WRITTEN REQUEST 1: Using the stadium Wi-Fi extract, explain in one to three sentences why the 100X increase in carried traffic was so hard to achieve.
WRITTEN REQUEST 2: Pick up the stadium Wi-Fi extract after its final sentence and write what follows.

# START OF EXTRACT

Special to Stadium Tech Report by Chuck Lukaszewski, Vice President and Wireless Chief Technology Officer, Hewlett Packard Enterprise
It is worth taking a moment to celebrate the milestone of 10 full years of very high-density Wi-Fi at the Big Game that was reached at SoFi stadium in February. Since the first VHD Wi-Fi implementation at AT&T stadium in 2011, Wi-Fi has gone from experimental deployments that were doubted even by their own lead engineers to being a vital and mature infrastructure service supporting an amazing and diverse array of game day user groups. Today, these groups include fan Wi-Fi as a required amenity, public safety, national security, team operations, international media, concessions, ticketing, social media, stadium IoT, and much more. Both teams even have dedicated Wi-Fi networks on each side of the field on dedicated channels for use during the game.
Stadium Tech Report recently published a chart by long time stadium integrator AmpThink that should be studied carefully by wireless engineers, national spectrum regulators, and anyone who believes that 5G is going to somehow displace Wi-Fi. Aruba has been privileged to be responsible for two of these games – at Levi’s Stadium in Santa Clara in 2016 and Mercedes-Benz Stadium in Atlanta in 2019. So, we have a unique perspective on this chart.
Over 10 years Wi-Fi has delivered a staggering 100X increase in carried traffic – from just 300 gigabytes in 2012 to 31.2 terabytes in 2022. Most of these figures are measured over about a 12-hour period, but on average 90 percent of the data is carried over just eight hours. This was achieved with only a 4X increase in Wi-Fi access point density – from 604 in 2012 to 2,521 this year. [1] [2] And with the recent opening of the massive new 6 GHz spectrum band there is no end in sight to this growth. Before we talk about the future though, let’s take time to celebrate this RF engineering marvel from the decade gone by.
Four separate lines of innovation drive network design and capacity supply
Professional RF engineers will appreciate that this 100X increase was extraordinarily difficult to achieve. A key part of the magic of Wi-Fi is that anyone can set up a network at any time in any place without getting permission or coordinating with anybody else. This is known as “self-coordination.” In Wi-Fi this is accomplished by sending special control signals with each transmission that are designed to be heard by other devices at very large distances (e.g. very low signal-to-noise levels – barely 4 dB) to reserve air time.
Each of the stadiums that hosted a Big Game during the last decade was about the same physical size (about four square blocks) and had about the same number of seats (average of 71,000 seats). When a stadium of this size is empty, it is easy to demonstrate that a single Wi-Fi AP on the 50-yard line on one side can block a co-channel Wi-Fi network on the other side of the field. In other words, the self-interference environment is the same in 2022 as it was in 2012. So what has enabled Wi-Fi to score such a massive increase in proven capacity?
It comes down to four things: increasing fan data demand, more spectrum, technology advances and most of all the adoption of “proximate” RF designs. Let’s look at each one.

# END OF EXTRACT
# START OF LISTING

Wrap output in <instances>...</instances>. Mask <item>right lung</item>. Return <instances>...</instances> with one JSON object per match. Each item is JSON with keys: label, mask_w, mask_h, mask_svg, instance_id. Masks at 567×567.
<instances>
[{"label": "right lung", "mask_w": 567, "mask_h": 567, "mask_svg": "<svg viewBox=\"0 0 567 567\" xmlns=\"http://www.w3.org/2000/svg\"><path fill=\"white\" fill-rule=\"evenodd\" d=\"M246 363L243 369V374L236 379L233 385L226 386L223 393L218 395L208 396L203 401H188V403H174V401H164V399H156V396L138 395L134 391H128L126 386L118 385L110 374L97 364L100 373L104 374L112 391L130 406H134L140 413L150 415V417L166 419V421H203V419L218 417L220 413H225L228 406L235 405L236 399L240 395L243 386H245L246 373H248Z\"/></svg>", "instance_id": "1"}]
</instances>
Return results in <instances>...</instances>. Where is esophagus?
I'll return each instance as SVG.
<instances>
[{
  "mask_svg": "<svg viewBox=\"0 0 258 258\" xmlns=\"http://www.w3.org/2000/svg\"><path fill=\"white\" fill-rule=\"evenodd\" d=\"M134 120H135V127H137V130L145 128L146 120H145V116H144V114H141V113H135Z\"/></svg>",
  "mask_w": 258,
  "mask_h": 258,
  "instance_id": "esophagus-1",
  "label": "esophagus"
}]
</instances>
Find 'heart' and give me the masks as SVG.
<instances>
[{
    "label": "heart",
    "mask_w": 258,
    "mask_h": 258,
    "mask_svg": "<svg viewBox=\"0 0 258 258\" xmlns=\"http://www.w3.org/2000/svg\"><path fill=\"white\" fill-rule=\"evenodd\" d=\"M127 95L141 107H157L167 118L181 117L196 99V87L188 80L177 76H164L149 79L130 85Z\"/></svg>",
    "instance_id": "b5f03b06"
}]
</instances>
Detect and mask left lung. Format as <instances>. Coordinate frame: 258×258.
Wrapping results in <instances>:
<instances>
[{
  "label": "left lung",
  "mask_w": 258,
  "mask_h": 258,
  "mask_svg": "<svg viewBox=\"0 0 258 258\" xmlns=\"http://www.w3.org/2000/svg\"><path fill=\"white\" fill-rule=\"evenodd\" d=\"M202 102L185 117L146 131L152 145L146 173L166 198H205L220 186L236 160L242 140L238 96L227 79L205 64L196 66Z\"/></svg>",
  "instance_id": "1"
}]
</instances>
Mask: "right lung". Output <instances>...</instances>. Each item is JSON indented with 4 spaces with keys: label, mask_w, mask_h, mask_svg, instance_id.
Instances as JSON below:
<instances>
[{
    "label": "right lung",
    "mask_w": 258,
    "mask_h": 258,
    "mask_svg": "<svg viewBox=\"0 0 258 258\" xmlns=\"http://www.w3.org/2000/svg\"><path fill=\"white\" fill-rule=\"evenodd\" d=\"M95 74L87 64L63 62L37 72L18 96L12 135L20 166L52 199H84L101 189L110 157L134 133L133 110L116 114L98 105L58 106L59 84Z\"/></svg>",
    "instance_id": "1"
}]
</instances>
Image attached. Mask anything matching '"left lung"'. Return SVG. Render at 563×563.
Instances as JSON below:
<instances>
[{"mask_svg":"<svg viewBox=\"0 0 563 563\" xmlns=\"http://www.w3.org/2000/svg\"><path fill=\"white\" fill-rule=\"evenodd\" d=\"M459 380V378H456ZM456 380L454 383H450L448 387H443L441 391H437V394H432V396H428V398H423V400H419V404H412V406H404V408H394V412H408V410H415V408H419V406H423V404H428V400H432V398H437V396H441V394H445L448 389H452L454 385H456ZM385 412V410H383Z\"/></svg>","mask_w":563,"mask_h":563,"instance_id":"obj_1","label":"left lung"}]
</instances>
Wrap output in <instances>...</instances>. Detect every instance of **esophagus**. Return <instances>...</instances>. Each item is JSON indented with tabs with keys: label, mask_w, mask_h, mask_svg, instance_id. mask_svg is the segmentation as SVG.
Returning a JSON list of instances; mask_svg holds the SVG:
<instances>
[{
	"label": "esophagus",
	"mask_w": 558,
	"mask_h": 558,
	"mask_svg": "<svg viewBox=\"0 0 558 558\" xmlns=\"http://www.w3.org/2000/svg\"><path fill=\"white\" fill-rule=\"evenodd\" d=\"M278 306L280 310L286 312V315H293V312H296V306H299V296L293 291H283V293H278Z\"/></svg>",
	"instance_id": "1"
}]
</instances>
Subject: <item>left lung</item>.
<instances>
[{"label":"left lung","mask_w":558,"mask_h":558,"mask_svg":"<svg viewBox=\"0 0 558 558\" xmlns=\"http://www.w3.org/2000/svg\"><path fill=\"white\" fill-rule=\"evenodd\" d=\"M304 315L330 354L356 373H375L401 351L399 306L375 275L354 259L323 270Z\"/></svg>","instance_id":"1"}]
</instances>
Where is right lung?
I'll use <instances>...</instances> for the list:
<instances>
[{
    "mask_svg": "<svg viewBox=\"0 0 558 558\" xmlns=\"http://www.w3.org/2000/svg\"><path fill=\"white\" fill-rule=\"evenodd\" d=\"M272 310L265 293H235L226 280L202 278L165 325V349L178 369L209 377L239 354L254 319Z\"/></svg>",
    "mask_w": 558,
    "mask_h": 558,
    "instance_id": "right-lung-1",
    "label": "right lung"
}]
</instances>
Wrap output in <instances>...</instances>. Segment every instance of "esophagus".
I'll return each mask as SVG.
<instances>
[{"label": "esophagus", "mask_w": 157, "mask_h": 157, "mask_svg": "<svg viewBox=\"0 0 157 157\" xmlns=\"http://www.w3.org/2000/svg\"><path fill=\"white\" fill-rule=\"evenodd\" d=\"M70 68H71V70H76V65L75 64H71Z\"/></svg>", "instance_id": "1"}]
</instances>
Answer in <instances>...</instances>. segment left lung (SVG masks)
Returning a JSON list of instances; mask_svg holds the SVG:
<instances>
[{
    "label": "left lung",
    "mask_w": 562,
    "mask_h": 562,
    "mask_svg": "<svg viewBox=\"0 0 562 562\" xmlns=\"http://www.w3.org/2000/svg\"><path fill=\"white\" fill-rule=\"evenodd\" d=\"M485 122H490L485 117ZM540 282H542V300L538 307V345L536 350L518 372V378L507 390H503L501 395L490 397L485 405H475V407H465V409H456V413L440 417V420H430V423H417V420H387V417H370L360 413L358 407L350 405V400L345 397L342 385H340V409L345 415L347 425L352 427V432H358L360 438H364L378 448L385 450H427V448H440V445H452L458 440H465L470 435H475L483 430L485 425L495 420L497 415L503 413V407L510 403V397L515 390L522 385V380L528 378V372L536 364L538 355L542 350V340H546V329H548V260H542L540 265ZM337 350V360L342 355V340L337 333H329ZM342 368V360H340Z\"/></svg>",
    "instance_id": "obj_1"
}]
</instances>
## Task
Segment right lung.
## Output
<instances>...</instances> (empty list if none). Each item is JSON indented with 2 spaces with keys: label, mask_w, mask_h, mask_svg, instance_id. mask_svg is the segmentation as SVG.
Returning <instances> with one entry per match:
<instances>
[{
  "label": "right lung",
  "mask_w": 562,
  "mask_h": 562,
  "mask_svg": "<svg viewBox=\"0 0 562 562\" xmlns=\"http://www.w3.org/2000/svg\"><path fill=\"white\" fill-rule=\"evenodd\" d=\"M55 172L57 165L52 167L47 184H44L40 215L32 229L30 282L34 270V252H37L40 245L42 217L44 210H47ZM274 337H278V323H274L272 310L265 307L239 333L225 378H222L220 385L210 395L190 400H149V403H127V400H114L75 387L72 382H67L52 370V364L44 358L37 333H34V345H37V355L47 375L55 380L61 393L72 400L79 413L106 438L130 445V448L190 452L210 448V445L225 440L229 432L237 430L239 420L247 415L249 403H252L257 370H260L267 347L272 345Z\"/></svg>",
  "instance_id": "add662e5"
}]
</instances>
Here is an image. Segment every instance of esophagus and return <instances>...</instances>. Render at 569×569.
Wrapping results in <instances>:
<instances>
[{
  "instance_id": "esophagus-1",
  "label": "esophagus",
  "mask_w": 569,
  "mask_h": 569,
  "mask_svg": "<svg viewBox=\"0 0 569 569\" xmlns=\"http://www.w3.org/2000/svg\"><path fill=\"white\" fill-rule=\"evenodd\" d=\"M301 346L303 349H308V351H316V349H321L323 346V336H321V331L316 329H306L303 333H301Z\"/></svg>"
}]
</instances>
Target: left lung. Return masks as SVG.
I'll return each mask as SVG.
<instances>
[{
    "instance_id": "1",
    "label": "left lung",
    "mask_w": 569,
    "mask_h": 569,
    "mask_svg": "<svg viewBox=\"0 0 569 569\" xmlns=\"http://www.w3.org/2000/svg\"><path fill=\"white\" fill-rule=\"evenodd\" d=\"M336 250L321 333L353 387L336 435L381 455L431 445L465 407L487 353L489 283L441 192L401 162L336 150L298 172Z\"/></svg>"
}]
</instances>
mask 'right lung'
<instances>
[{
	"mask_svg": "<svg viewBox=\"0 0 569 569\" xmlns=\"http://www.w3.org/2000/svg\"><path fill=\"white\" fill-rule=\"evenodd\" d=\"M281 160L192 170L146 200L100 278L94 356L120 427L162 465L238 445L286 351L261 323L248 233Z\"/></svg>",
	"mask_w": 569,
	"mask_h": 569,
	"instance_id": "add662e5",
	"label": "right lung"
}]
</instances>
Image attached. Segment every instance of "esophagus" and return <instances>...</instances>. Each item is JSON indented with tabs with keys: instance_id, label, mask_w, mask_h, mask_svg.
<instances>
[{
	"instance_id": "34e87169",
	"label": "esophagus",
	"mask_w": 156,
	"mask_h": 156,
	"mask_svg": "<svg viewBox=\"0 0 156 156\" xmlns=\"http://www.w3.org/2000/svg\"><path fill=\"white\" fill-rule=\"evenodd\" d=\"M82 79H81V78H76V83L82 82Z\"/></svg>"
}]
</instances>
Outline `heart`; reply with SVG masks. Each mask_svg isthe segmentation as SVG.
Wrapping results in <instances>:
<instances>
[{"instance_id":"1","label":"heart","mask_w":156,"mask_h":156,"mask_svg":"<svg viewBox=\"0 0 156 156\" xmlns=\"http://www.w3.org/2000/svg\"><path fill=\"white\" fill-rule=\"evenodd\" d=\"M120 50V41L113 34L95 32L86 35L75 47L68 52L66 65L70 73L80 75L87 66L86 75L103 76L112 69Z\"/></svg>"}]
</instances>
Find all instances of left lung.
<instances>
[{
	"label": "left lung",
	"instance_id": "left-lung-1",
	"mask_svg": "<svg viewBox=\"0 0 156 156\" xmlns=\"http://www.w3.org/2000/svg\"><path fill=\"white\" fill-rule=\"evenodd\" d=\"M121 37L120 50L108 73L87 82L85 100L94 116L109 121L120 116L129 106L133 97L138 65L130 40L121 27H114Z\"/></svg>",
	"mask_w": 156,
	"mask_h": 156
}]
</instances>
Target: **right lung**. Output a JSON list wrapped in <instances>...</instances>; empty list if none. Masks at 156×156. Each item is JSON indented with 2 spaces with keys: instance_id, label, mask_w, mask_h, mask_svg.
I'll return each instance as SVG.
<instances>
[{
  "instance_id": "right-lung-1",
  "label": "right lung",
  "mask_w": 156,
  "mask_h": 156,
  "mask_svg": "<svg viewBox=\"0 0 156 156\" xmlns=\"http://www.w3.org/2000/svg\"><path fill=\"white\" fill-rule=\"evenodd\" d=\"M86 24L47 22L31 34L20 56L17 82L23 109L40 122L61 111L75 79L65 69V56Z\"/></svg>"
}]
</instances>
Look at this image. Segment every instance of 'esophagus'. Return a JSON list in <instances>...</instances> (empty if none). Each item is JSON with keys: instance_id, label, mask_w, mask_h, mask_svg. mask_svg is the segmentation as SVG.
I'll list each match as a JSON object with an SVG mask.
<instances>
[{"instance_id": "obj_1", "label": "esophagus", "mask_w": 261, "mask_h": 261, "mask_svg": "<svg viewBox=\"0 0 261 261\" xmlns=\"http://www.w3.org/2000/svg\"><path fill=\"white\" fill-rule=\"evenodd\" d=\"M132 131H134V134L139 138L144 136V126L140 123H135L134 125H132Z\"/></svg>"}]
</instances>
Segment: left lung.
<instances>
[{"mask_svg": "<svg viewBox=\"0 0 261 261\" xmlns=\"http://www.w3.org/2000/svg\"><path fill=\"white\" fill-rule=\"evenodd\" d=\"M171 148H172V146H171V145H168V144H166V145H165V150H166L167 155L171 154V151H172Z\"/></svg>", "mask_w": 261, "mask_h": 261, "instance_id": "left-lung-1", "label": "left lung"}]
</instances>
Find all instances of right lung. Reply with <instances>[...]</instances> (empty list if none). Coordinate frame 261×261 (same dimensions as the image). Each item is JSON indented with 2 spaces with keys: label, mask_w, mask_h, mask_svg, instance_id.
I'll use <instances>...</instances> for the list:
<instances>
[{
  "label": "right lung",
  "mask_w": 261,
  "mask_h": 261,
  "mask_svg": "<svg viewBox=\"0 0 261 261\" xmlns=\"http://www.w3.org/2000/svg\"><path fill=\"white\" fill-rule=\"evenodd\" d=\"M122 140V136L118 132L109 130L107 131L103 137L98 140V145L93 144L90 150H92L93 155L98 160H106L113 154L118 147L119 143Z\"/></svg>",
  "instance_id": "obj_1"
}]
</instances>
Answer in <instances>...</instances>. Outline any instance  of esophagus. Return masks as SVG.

# END OF LISTING

EXPECTED OUTPUT 1: Wi-Fi self-coordinates by sending control signals with each transmission that are meant to be heard at very large distances, at signal-to-noise levels of barely 4 dB, to reserve air time. In a stadium of this size, a single AP on the 50-yard line on one side can therefore block a co-channel network on the other side of the field. This self-interference environment was the same in 2022 as in 2012.

EXPECTED OUTPUT 2:
Increasing fan data demand: The amount of data sent and received by each fan has grown significantly every year. Much of this has been driven by social media uploads of photos and videos – over the same 10 year period Facebook grew from about 900 million users to over 3 billion users. Cloud services such as iCloud, Snapchat and Instagram also grew massively. The shift from uploading primarily still photos in 2012 to 4K 60fps video in 2022 was another key bandwidth driver – driven by improvements to the underlying camera hardware. The original 2007 iPhone had a 2-megapixel (MP) rear camera whereas the current iPhone 13 boasts 12MP and recent Samsung Galaxy devices dwarf this with over 100 MP.[3] Many fans at the Big Game now stream the entire halftime show live in real time over their personal social media channels. In numerical terms, average per-device Wi-Fi usage grew by a factor of more than 20X from just 28.5 MB in 2012 to 595.6 MB this year.
Access to more spectrum: It seems hard to believe now, but Apple did not introduce support for the 5 GHz Wi-Fi band until the iPhone 5 in 2012. Prior to this, RF architects like myself working on stadiums prayed each year for this to change because early on it was the single greatest constraint we faced. The 2.4 GHz band has only three usable 20 MHz channels. This greatly limited total potential capacity, while simultaneously increasing the level of self-interference.
From studying many years of customer network data, we know that on average it takes about two years for a new phone model to achieve at least 50 percent penetration in the connected device population. So 2014 was likely the first year with significant 5 GHz usage, and you can see this effect in the first jump on the left side of the chart.
It is also true that not all of the 5 GHz band was utilized at first. To my knowledge, 2016 was the first year that the full DFS and non-DFS channel sets were successfully employed to take advantage of the entire band. Prior to this the RF designs faced several challenges in attempting to use the 16 available DFS channels. From 2010 to 2015 the FCC restricted access to three of these channels in the middle of the band while interference reports were addressed.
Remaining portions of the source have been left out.